The intuitive design replicates a traditional coffee machine, replacing mechanical pushbuttons with hygienic, touch-free selection technology. Employees can select their drinks by hovering their fingers over the screen – up to 2 centimetres away – so, it’s completely contact-free.
Distance selection technology means staff continue enjoying delicious drinks with the peace of mind of staying safe against the spread of viruses and bacteria. Some businesses have also use intelligent inventory systems that monitors product control, precise inventory, and transactional algorithms.
Advanced intelligent inventory systems can be used with sales stats to adapt and improve your food offerings. They can also be used to engage consumers by delivering real-time offers and if deployed at checkout counters, can encourage staff to subscribe to potential loyalty programmes. This makes them aware of exclusive discounts before they pay for their items.
Reduced waste and increased efficiency
With new regulations and protocols entering the industry, digital solutions can standardise common food safety procedures.
Everyday compliance tasks, like product logging, and temperature checks are both tedious and time-consuming. However, advanced food safety systems can automate certain tasks or provide digital management tools which monitor food compliance tasks from a mobile or computer application.
Technology can also be useful when it comes to examining internal data. For example, data is analysed using telemetry in MicroMarkets, which identifies what food is being purchased. This can be used to gather important information about customer/employee behaviour, purchasing and eating habits and trends.
It’s not just employees who profit from food technology. Presenting an adaptable, speedy, and efficient process in the office also empowers businesses. From combatting staff shortages to decreasing operational costs through self-service options, the wider business benefits can be felt at all levels.

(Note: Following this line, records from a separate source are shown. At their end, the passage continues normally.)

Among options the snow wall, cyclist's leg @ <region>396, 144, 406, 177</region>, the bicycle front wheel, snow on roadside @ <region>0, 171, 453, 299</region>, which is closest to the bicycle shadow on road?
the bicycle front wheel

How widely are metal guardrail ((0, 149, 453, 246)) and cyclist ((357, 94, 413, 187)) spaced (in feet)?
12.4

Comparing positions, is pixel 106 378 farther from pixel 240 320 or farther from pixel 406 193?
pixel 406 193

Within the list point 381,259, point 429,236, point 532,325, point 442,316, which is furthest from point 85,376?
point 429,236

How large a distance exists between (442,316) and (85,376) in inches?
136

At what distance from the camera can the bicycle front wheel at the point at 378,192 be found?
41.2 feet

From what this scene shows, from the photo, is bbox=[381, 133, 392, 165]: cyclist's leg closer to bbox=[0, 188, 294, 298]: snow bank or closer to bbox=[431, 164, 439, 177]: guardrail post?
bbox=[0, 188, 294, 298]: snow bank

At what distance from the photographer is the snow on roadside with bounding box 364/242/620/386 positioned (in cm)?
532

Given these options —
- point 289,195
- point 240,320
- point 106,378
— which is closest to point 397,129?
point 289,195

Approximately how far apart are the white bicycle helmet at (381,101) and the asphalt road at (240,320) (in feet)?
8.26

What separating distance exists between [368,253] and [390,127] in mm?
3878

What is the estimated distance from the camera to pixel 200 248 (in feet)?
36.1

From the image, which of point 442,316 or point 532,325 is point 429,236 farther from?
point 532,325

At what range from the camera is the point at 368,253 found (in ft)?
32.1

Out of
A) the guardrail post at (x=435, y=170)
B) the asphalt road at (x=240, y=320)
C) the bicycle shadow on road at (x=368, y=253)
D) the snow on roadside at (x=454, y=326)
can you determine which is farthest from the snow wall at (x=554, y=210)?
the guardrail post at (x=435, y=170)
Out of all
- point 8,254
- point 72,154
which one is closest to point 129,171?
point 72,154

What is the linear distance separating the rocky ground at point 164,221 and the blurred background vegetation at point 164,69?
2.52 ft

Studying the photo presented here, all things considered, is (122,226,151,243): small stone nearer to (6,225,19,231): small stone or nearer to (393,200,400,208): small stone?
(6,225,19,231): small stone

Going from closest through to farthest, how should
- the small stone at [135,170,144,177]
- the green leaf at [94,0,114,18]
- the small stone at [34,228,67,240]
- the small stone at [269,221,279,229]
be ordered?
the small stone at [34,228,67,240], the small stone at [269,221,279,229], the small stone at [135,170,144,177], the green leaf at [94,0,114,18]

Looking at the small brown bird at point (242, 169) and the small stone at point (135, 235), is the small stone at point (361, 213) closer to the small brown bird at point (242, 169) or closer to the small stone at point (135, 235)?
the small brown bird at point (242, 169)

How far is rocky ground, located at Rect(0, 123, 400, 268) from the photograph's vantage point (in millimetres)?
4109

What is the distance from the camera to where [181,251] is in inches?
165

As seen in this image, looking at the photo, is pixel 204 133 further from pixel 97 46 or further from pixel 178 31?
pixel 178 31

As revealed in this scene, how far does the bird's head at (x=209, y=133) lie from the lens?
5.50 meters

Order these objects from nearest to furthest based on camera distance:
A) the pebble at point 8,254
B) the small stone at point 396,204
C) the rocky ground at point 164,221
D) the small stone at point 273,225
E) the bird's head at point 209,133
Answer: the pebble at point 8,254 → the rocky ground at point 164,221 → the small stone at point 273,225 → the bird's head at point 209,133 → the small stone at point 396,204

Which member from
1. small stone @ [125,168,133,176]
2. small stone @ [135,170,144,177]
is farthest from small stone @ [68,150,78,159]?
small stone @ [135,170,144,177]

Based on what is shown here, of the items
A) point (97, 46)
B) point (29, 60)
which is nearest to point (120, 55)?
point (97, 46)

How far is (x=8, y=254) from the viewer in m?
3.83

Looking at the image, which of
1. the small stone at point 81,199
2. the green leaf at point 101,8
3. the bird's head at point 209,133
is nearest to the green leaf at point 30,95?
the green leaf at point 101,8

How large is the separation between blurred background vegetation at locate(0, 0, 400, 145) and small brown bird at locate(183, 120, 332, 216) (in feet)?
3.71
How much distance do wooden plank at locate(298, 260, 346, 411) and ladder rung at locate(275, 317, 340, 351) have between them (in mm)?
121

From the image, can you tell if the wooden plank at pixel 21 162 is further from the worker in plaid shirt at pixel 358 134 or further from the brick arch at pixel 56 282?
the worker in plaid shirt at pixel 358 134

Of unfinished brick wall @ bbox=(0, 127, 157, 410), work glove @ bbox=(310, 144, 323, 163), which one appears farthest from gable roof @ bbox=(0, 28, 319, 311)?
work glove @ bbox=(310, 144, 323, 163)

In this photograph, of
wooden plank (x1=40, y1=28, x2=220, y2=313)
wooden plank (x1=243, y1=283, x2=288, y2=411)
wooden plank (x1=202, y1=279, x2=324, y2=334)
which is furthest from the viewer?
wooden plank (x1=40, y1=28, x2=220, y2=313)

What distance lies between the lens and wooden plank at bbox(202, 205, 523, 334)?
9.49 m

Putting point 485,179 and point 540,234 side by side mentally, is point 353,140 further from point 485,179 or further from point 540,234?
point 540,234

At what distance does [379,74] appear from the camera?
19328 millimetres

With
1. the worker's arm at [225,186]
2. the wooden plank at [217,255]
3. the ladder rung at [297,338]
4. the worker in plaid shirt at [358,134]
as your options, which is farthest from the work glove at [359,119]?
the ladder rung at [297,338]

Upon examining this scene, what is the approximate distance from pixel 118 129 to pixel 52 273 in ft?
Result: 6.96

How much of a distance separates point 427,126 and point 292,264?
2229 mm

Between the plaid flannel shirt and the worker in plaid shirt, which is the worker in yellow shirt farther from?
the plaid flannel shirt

It also seems obvious to assume better connections are part and parcel of establishing a productive, happier workforce. However, there is also legitimate research to support this.
A study on team building in cafeterias showed significant positive correlations between eating together and team performance and cooperative behaviour was twice as high among team members who ate together than among those who don’t.
Happier employees don’t just boost company culture, they have a positive effect on an organisation’s bottom line too. There’s a strong link between a satisfied workforce and financial performance. Firms rated higher by their staff for overall satisfaction accomplish greater profitability compared to those with lower staff ratings.
Producing appetising and fresh dishes, which are easily accessible prompts workers to eat more on-site, rather than heading out to grab lunch and snacks from other eateries. This offers teams a chance to build stronger relationships with colleagues.